BEGIN Material to process

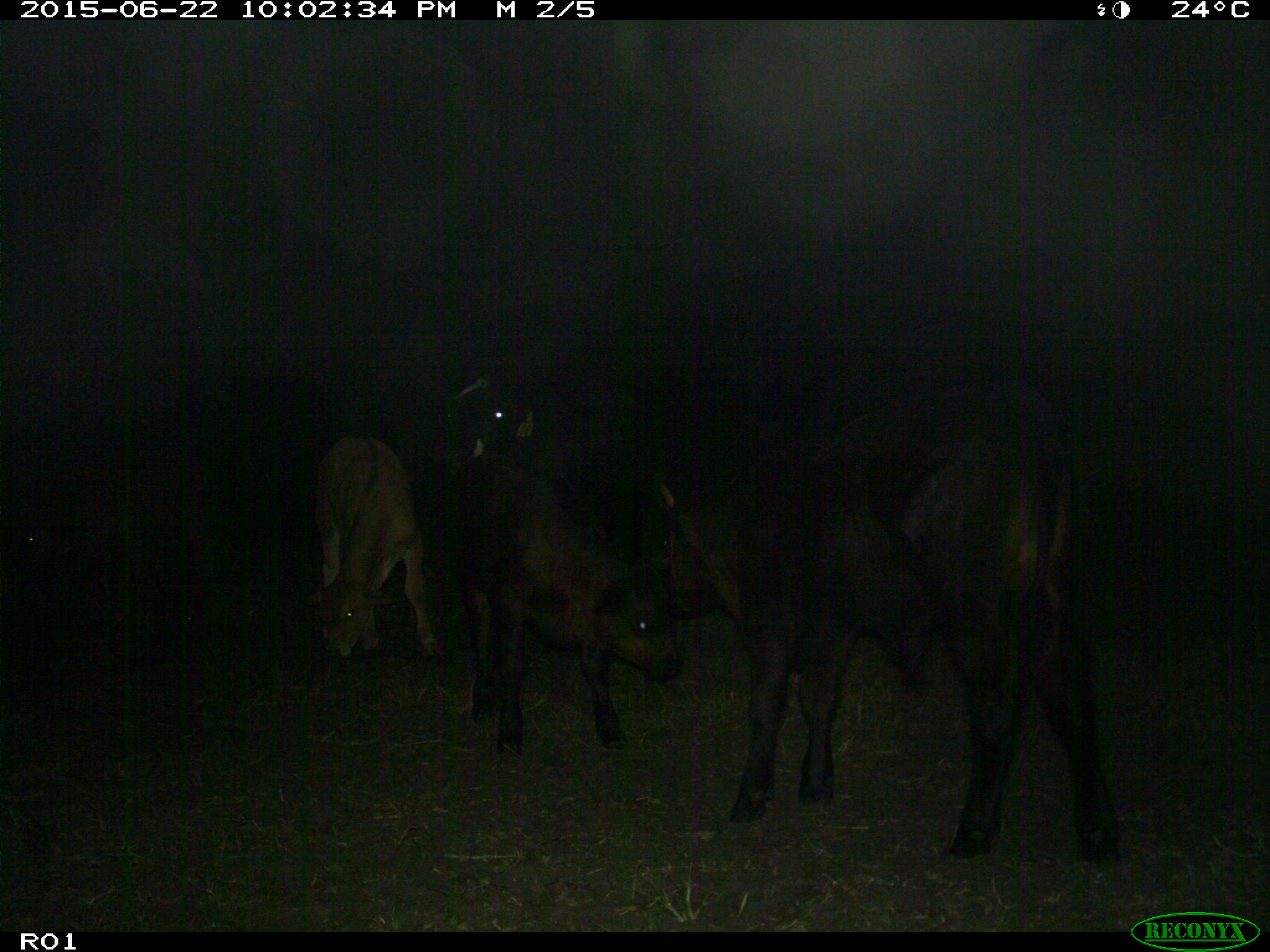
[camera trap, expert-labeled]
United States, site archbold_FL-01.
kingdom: Animalia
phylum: Chordata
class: Mammalia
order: Artiodactyla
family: Bovidae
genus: Bos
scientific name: Bos taurus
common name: domestic cow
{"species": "Bos taurus (domestic cow)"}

END Material to process

**Task requirements:** Output every record verbatim, excluding any picture it contains.

**Expected answer:**
[camera trap, expert-labeled]
United States, site archbold_FL-01.
kingdom: Animalia
phylum: Chordata
class: Mammalia
order: Artiodactyla
family: Bovidae
genus: Bos
scientific name: Bos taurus
common name: domestic cow
{"species": "Bos taurus (domestic cow)"}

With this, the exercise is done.